[Start LISTED ENTRIES]

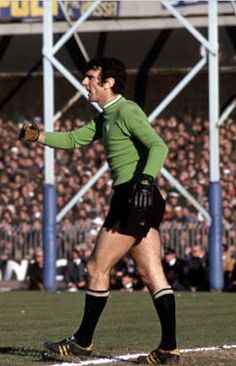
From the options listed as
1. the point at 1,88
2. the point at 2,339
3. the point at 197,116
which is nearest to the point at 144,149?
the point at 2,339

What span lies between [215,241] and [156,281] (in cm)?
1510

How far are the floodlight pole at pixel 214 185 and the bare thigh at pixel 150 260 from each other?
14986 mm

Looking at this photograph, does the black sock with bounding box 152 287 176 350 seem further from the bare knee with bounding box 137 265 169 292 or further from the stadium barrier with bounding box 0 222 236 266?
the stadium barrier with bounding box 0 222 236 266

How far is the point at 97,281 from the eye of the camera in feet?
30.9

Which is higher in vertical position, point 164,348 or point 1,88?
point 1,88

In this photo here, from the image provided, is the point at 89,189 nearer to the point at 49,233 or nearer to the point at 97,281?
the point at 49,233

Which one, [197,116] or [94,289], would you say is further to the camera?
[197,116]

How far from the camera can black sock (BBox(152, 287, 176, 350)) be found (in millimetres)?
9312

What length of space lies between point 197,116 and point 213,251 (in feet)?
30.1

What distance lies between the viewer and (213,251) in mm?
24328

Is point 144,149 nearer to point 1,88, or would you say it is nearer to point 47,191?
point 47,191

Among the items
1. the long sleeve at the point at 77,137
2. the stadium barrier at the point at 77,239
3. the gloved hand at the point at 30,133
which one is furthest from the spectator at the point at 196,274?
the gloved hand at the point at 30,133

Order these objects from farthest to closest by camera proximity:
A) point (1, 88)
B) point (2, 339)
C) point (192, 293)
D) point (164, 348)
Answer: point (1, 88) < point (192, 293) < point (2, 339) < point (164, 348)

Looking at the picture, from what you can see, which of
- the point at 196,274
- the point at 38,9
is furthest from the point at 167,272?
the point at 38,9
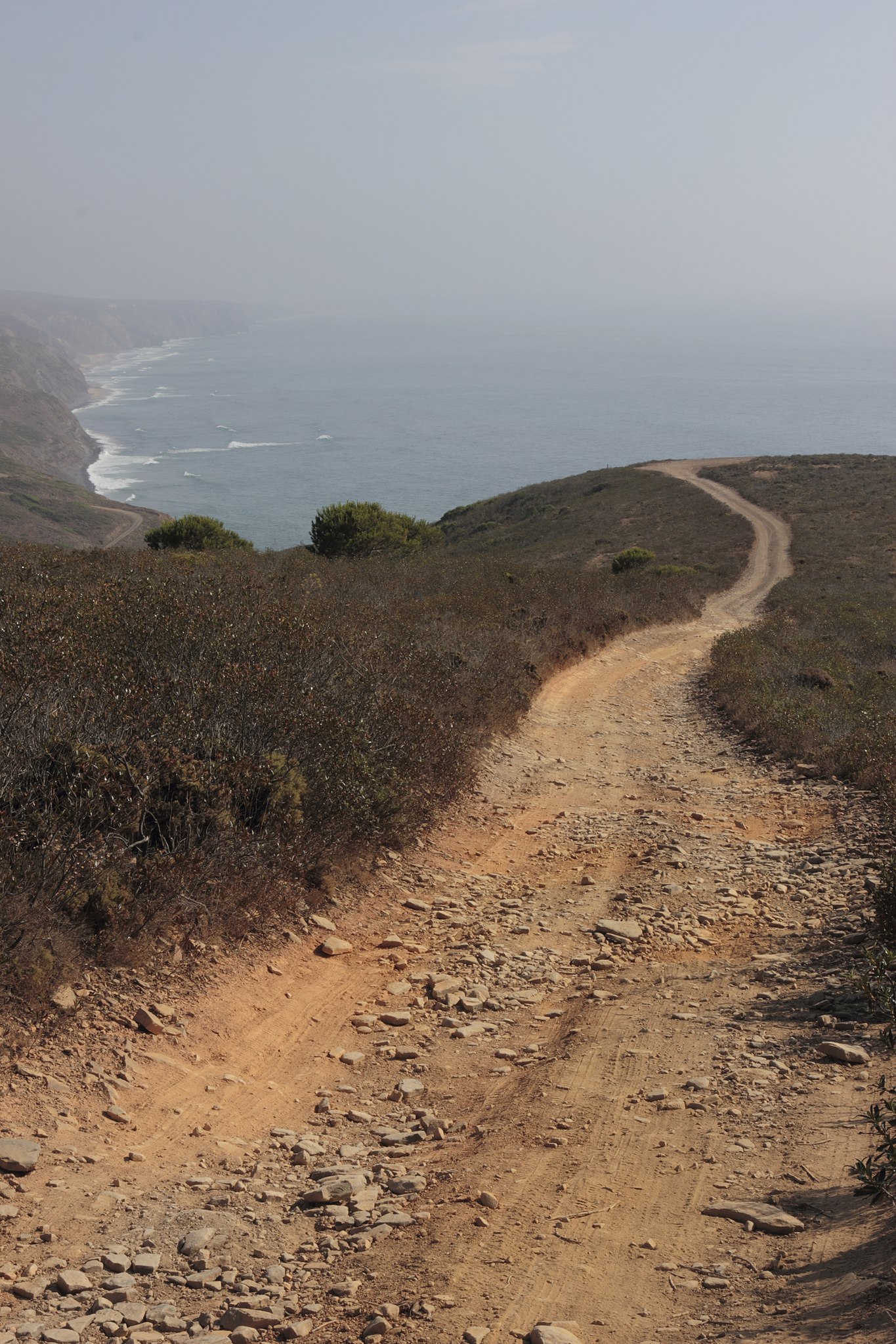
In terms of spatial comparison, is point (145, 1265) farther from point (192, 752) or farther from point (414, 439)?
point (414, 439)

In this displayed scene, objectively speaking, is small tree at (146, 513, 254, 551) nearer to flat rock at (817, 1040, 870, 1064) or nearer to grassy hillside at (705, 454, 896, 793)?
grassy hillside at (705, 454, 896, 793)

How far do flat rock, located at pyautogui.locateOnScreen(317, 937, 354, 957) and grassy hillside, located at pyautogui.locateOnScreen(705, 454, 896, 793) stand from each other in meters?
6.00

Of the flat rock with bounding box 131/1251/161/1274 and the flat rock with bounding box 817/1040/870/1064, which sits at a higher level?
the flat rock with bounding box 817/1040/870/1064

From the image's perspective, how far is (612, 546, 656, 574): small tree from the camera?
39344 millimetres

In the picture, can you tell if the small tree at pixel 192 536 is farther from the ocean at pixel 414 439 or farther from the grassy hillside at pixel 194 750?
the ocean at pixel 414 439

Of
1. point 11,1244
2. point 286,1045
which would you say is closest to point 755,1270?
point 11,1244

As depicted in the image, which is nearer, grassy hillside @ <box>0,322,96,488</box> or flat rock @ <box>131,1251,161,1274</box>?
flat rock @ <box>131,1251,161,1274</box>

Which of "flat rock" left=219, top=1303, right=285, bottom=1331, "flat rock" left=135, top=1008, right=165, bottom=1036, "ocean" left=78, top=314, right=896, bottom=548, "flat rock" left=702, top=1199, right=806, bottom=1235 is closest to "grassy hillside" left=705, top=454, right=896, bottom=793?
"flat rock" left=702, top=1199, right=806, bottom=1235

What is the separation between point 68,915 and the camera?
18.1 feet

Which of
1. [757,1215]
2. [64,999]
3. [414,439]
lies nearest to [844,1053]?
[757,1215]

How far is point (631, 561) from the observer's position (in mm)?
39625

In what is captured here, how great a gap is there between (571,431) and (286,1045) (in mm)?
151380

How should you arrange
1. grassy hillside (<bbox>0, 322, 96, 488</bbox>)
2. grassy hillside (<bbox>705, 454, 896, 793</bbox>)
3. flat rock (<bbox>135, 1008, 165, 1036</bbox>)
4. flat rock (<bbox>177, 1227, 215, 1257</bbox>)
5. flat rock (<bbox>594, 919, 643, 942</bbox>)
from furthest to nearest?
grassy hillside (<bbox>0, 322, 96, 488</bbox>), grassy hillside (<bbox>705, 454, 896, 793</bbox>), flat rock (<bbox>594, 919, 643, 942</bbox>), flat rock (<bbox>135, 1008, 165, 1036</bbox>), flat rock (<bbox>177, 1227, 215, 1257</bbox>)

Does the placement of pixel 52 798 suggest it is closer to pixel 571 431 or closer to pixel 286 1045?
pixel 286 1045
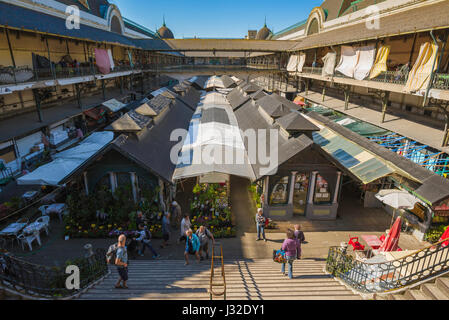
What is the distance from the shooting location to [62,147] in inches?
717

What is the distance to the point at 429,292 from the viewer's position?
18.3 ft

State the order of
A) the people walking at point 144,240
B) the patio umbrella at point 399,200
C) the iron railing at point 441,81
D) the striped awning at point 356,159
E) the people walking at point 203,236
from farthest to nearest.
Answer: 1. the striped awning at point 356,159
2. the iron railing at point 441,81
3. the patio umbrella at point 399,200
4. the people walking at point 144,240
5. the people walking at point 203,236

[End LISTED ENTRIES]
[Start LISTED ENTRIES]

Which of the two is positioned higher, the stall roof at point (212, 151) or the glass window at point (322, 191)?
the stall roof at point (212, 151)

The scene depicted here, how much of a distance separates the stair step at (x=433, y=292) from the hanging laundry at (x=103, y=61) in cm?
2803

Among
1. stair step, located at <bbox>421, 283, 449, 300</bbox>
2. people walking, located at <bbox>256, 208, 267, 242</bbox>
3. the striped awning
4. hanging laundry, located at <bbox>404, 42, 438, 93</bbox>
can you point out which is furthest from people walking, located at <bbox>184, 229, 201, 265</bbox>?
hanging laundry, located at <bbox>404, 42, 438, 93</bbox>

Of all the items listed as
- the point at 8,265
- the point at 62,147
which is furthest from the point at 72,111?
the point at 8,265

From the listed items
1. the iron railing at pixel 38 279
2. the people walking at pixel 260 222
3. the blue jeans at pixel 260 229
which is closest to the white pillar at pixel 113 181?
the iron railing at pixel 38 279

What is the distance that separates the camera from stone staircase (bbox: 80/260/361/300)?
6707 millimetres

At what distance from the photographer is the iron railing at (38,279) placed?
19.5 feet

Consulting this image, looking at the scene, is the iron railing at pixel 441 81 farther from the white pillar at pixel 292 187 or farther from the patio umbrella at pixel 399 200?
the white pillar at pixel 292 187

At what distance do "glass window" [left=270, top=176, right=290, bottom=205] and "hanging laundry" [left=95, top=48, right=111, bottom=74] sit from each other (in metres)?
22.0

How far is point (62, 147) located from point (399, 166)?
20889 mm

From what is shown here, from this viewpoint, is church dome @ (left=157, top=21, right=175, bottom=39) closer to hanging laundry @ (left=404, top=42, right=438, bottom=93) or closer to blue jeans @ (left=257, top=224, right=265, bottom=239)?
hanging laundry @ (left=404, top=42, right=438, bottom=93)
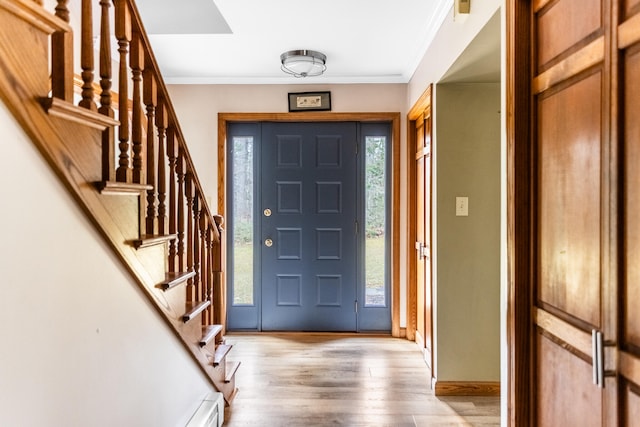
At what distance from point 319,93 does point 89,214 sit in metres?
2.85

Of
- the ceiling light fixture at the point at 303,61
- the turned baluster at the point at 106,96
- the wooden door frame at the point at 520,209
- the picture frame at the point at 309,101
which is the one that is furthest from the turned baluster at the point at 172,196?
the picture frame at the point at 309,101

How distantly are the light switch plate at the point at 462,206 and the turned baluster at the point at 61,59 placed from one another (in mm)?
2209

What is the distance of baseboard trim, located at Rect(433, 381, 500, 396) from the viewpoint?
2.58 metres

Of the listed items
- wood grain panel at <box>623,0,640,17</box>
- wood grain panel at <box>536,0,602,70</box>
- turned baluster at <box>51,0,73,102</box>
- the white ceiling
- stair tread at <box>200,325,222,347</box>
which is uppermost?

[End LISTED ENTRIES]
[Start LISTED ENTRIES]

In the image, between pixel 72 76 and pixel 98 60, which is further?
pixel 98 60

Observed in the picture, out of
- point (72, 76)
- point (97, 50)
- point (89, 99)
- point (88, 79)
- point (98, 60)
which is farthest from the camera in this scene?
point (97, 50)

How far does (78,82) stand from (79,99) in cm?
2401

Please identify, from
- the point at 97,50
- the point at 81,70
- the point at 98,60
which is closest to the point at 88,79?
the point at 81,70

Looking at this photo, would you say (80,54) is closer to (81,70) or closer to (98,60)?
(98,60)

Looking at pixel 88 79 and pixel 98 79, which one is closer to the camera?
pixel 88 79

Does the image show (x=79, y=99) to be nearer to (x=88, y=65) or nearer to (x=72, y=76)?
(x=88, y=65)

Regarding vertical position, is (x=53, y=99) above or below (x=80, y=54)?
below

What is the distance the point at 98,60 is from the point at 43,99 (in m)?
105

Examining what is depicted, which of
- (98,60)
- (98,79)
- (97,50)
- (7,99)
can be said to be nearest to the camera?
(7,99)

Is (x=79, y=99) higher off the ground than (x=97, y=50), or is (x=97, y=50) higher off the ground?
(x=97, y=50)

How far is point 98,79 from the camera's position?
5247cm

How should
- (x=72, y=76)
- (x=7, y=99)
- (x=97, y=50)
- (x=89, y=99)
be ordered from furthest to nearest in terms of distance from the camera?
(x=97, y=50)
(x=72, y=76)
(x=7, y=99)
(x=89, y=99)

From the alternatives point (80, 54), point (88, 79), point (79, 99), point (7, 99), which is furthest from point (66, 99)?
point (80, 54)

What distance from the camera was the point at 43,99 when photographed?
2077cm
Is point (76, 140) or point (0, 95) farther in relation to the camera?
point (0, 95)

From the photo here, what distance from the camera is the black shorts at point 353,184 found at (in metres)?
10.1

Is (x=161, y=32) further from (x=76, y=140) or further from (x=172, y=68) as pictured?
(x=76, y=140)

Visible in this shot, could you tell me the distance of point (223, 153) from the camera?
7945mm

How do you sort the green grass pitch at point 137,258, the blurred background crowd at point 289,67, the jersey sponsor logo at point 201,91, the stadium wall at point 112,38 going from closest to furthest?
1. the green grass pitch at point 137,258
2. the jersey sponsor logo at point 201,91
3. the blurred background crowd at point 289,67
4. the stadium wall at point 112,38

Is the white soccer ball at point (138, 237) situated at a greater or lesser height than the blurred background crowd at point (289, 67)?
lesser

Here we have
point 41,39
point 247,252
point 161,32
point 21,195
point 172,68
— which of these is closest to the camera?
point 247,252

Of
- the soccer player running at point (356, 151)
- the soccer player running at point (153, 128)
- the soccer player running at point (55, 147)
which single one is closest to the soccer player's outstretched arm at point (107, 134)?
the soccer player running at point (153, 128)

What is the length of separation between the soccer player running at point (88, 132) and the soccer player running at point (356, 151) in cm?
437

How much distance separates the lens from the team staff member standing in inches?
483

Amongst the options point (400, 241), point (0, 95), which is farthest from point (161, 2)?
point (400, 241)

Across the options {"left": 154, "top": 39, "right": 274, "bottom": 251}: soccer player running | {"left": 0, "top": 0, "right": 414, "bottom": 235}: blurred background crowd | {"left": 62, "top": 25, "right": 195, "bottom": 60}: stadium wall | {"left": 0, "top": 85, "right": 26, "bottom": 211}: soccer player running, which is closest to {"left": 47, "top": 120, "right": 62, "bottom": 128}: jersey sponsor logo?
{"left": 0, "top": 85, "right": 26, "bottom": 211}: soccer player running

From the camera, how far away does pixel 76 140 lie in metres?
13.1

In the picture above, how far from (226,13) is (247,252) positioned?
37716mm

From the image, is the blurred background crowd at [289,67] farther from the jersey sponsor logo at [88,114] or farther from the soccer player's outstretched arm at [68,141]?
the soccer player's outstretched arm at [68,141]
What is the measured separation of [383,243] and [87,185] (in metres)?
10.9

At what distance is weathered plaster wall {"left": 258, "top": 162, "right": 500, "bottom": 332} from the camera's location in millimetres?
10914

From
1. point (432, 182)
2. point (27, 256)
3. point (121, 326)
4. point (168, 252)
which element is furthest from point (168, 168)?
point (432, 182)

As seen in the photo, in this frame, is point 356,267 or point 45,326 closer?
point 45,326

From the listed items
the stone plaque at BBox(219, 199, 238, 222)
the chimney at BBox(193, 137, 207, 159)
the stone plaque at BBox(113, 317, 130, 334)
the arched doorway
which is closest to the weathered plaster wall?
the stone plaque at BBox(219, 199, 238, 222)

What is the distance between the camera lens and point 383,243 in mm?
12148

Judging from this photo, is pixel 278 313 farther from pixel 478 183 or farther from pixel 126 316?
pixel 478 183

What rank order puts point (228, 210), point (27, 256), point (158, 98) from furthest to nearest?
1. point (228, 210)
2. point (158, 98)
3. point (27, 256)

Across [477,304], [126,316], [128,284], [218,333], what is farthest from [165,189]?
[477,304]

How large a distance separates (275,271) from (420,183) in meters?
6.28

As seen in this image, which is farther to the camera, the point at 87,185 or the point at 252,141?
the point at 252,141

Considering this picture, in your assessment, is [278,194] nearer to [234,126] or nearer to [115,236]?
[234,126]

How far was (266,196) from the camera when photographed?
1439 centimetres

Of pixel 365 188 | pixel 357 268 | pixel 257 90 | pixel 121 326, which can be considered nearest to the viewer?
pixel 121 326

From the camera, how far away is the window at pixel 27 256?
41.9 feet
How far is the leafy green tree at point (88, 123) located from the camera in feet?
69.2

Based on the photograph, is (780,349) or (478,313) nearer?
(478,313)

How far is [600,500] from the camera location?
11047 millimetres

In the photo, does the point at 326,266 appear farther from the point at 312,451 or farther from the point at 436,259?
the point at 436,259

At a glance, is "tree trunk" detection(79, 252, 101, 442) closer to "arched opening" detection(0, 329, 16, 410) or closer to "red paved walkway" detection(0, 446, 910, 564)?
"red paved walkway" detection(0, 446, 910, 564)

[End LISTED ENTRIES]

WRITTEN REQUEST » Pick out each line in the records that contains the word "separates".

ANSWER TO THE PROBLEM »
The scene depicted here, how much of a distance separates the stair step at (x=433, y=292) from the hanging laundry at (x=103, y=61) in cm?
What is the distance that separates the camera from stone staircase (bbox: 80/260/361/300)?
How much distance separates the lens from the team staff member standing in inches?
How large a distance separates (275,271) from (420,183) in meters?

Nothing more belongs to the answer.